Houston Press -- Harris County Democratic Politics

Bush Envy -- When Democrats try to impersonate Republicans, the results ain't pretty

County vote totals reflect the dampening of party enthusiasm.

In 2000, Democrats led the GOP in the number of straight-party ballots, 264,747 to 260,705. This year the trend reversed, with Republicans dominating 180,266 to 169,570.

District 25 Congressman-elect Chris Bell found out the hard way in last year's mayoral campaign that when Republicans have a choice between one of their own and a Democrat campaigning as the next best thing, the real deal wins every time. Fellow councilman and conservative Republican Orlando Sanchez ran far ahead of the third-place Bell because westside GOPers would not cross party lines, even in a nonpartisan race.

"It's not like, 'God, he has a lot better budget plan' or 'It seems like he really has an idea what he wants to do with the public works department,'" lamented Bell afterward. "It's just that he's a Republican."

By attempting to play footsie with the Republicans, Bell also sent hard-core Democrats reluctantly crowding into the camp of incumbent Lee Brown, who then edged out Sanchez in the runoff for re-election as mayor.

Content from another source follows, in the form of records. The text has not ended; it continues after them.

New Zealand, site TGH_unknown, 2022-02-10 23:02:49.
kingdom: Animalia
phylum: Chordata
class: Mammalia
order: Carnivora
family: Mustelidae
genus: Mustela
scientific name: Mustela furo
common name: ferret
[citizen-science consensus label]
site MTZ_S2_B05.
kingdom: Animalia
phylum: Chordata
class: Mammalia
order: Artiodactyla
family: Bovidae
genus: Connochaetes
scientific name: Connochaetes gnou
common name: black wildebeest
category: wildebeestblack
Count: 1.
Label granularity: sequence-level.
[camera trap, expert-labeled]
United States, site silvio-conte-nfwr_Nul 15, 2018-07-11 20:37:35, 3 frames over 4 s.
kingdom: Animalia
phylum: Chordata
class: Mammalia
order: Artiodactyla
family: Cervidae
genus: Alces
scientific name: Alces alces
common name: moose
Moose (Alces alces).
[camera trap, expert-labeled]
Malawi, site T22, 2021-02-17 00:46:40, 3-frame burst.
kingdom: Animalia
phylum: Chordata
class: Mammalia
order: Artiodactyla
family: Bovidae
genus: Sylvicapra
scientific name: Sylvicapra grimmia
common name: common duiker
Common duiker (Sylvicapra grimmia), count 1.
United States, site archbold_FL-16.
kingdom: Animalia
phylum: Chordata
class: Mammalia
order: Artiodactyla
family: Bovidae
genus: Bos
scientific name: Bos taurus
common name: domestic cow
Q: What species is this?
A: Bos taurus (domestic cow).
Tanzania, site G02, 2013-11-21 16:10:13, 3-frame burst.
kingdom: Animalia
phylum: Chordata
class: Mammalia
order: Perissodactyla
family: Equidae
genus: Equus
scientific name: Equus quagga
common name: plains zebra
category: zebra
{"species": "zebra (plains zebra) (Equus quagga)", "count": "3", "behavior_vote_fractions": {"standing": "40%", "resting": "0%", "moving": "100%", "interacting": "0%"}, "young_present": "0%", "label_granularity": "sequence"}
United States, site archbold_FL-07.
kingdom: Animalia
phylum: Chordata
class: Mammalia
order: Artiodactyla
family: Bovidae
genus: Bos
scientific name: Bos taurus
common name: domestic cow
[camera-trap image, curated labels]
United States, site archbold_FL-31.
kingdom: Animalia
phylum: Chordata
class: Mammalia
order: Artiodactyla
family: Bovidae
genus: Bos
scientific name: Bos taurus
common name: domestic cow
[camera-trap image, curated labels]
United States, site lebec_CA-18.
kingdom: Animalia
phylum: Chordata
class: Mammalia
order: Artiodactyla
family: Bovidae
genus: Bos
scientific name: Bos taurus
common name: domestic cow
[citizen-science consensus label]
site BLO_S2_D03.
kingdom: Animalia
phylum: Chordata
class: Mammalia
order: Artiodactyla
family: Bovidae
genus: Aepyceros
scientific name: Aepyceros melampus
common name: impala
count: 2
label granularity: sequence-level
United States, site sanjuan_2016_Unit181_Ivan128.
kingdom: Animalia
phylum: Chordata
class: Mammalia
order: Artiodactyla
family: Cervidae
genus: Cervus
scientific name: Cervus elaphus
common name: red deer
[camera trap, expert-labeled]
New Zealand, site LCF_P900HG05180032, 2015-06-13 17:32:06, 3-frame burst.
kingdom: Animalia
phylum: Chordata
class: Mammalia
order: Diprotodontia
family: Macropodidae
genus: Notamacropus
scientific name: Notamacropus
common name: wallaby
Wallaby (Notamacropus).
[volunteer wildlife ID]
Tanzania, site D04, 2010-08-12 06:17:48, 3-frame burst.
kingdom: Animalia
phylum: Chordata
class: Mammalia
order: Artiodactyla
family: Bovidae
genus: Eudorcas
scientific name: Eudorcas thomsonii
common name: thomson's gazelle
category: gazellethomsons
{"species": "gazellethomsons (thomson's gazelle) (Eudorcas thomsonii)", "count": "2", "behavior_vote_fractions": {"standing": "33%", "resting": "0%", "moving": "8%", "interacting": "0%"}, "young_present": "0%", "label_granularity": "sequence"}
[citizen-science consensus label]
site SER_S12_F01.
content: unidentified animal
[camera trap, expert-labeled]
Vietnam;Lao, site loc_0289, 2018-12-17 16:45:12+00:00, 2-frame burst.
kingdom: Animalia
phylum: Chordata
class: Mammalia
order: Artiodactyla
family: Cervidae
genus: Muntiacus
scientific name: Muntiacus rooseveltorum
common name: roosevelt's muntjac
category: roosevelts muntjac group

Bell learned from that experience, and successfully ran a congressional campaign based on bread-and-butter Democratic issues mixed with hardball attack ads against GOP businessman Tom Reiser. It helped that he had a district with a Democratic edge. Bell didn't needlessly antagonize Republicans, but he didn't pander to them, either, in achieving one of the few Democratic victories in contested county races.

Too bad some statewide and local Democratic candidates didn't get the message in time.

Bell says disorganization in the effort to get out the vote in the black and Hispanic areas may be partly to blame for the Democrats' poor showing.

"I heard there was a lot of infighting in the community, that a lot of money was being spent but it wasn't spent effectively in what would really drive the vote," says Bell. "As far as the black-brown coalition coming together, I don't think that happened. There's still significant mistrust between those communities, and if I heard that once, I heard it a hundred times during the course of the campaign."

Schechter agrees.

"It appeared that the coordinated campaign ran a fairly segregated-type effort," explains the chairwoman. "Only Hispanic professionals doing Hispanics, and only African-American officials doing African -American, and only Anglos doing the swings. I thought the Democratic Party was about everybody at the table together, not anybody running something separate."

At times it seemed like it was three seperate Democratic parties, one for blacks, one for hispanics, and one for whites. There was little coordination and working together.